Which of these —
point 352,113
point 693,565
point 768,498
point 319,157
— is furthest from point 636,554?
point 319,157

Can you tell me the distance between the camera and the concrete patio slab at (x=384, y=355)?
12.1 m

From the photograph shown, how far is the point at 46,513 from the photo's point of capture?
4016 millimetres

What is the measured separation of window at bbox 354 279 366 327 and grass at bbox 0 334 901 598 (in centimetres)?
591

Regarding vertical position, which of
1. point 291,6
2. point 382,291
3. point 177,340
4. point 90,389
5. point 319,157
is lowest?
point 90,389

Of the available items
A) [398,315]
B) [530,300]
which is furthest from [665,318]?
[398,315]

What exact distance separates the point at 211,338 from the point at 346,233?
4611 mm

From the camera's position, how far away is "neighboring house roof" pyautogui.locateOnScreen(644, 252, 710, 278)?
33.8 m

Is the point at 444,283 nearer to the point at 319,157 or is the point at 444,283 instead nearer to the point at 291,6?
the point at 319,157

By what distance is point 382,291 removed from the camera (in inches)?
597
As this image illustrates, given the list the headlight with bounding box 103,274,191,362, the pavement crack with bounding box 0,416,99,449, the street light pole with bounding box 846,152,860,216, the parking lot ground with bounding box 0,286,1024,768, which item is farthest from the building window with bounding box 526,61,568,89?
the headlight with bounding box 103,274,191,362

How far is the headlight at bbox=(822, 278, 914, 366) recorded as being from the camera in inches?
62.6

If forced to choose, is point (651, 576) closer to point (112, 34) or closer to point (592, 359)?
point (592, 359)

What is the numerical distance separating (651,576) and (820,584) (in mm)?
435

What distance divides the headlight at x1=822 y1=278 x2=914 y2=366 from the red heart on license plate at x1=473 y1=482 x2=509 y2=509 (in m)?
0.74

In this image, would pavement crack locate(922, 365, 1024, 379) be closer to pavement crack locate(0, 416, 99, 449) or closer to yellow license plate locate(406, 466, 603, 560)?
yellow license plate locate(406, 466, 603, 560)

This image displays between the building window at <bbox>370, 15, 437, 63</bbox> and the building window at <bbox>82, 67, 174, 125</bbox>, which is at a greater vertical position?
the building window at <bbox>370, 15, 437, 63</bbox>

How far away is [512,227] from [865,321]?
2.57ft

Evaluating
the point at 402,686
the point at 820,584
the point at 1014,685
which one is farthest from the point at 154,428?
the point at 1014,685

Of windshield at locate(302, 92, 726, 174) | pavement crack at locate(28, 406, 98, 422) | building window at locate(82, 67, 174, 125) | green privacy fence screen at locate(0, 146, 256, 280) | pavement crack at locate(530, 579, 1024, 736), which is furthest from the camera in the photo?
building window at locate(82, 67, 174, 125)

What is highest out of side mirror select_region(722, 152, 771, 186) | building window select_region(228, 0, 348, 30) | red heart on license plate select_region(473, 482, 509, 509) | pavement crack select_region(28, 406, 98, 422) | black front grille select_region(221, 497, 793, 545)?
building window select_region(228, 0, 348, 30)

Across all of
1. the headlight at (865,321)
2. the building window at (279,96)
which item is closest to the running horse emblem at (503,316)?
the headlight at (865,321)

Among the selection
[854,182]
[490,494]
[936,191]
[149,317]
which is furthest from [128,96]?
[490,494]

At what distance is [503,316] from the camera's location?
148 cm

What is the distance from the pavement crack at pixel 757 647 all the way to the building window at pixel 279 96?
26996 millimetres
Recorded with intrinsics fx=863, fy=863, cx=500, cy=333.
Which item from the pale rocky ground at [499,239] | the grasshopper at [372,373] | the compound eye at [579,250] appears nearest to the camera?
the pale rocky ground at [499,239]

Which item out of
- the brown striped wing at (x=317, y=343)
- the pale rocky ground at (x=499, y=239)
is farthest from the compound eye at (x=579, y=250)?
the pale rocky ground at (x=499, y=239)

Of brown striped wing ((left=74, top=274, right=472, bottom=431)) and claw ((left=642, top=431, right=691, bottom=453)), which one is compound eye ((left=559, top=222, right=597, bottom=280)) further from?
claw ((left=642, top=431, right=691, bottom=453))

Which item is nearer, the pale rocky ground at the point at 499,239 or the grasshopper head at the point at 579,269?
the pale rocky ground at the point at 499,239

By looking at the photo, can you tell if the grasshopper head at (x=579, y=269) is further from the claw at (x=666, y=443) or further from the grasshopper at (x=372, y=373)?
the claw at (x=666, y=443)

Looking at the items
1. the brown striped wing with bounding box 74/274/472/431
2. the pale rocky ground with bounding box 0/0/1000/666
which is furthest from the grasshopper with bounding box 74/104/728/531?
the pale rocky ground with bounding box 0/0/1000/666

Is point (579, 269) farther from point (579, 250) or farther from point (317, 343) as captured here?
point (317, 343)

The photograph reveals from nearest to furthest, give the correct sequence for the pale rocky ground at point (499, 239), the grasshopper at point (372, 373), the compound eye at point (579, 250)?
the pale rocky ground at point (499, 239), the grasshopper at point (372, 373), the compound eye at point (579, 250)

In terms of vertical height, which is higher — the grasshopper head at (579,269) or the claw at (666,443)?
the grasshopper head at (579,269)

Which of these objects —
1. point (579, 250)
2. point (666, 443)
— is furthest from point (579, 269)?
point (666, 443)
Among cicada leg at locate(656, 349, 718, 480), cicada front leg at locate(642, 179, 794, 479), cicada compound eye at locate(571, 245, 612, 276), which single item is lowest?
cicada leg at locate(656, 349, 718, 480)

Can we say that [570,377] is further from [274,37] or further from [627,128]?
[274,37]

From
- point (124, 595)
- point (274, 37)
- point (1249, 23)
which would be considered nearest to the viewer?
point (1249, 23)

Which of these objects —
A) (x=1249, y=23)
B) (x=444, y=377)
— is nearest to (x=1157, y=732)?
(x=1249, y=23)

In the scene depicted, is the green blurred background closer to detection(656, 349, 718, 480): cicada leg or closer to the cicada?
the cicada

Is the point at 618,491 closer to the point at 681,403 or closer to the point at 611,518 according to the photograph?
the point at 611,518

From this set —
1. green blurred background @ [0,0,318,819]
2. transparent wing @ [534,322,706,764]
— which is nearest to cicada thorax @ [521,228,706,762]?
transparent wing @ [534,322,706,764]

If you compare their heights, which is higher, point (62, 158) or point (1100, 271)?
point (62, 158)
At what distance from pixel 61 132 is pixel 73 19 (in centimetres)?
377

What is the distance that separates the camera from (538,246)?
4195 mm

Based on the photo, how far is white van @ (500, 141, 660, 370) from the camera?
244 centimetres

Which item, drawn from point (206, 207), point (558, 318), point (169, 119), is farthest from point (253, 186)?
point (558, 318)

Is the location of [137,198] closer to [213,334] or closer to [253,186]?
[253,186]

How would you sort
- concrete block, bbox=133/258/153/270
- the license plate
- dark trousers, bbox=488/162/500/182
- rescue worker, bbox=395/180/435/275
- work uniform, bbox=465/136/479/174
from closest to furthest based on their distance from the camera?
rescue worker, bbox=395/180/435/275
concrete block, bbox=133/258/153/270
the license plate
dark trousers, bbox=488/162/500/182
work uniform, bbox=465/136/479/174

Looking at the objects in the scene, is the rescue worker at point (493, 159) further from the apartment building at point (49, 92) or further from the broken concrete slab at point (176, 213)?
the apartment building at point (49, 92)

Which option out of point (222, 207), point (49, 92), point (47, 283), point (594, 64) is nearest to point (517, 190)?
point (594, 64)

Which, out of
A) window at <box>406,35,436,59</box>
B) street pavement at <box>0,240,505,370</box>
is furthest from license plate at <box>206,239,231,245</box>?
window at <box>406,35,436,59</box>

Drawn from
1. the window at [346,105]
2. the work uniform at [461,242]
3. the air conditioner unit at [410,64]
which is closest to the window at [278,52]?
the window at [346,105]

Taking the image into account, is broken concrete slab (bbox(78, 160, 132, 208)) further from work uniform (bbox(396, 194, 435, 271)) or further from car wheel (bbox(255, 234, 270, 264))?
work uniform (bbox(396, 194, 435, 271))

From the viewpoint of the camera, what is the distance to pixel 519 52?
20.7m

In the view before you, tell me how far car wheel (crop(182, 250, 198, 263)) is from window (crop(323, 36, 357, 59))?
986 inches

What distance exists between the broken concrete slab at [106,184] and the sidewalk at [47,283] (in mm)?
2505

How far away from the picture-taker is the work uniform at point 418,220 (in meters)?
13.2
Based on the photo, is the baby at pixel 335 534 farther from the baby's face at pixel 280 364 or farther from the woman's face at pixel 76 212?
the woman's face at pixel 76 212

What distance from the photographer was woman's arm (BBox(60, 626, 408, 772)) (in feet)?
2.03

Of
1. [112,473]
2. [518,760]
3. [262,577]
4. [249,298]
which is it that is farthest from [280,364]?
+===+
- EXERCISE PROMPT:
Return the lines above, from the one containing "Is the location" to the end, exactly as they stand.

- SOLUTION FOR THIS PROBLEM:
Is the location of [137,198] closer to [213,334] or closer to [253,186]?
[253,186]

How would you sort
- concrete block, bbox=133/258/153/270
- the license plate
- dark trousers, bbox=488/162/500/182
- rescue worker, bbox=395/180/435/275
- work uniform, bbox=465/136/479/174
from closest to furthest based on their distance from the camera?
rescue worker, bbox=395/180/435/275
concrete block, bbox=133/258/153/270
the license plate
dark trousers, bbox=488/162/500/182
work uniform, bbox=465/136/479/174

Looking at the objects in the scene, is the rescue worker at point (493, 159) further from the apartment building at point (49, 92) or further from the broken concrete slab at point (176, 213)?
the apartment building at point (49, 92)

Which option out of point (222, 207), point (49, 92), point (47, 283), point (594, 64) is nearest to point (517, 190)?
point (594, 64)

Which, out of
A) window at <box>406,35,436,59</box>
B) street pavement at <box>0,240,505,370</box>
is furthest from license plate at <box>206,239,231,245</box>?
window at <box>406,35,436,59</box>

Drawn from
1. the window at [346,105]
2. the work uniform at [461,242]
3. the air conditioner unit at [410,64]
which is closest to the window at [278,52]?
the window at [346,105]

Taking the image into account, is broken concrete slab (bbox(78, 160, 132, 208)) further from work uniform (bbox(396, 194, 435, 271)) or further from car wheel (bbox(255, 234, 270, 264))?
work uniform (bbox(396, 194, 435, 271))

From the viewpoint of the camera, what is the distance to pixel 519 52?
20.7m

In the view before you, tell me how far car wheel (crop(182, 250, 198, 263)) is from window (crop(323, 36, 357, 59))?
986 inches

What distance exists between the broken concrete slab at [106,184] and the sidewalk at [47,283] (in mm)?
2505

How far away from the picture-taker is the work uniform at point 418,220 (in meters)?
13.2
Based on the photo, is the baby at pixel 335 534 farther from the baby's face at pixel 280 364 or farther from the woman's face at pixel 76 212?
the woman's face at pixel 76 212

What distance from the photographer was woman's arm (BBox(60, 626, 408, 772)) (in feet)?
2.03

Of
1. [112,473]
2. [518,760]
3. [262,577]
4. [249,298]
which is it that is farthest from [280,364]?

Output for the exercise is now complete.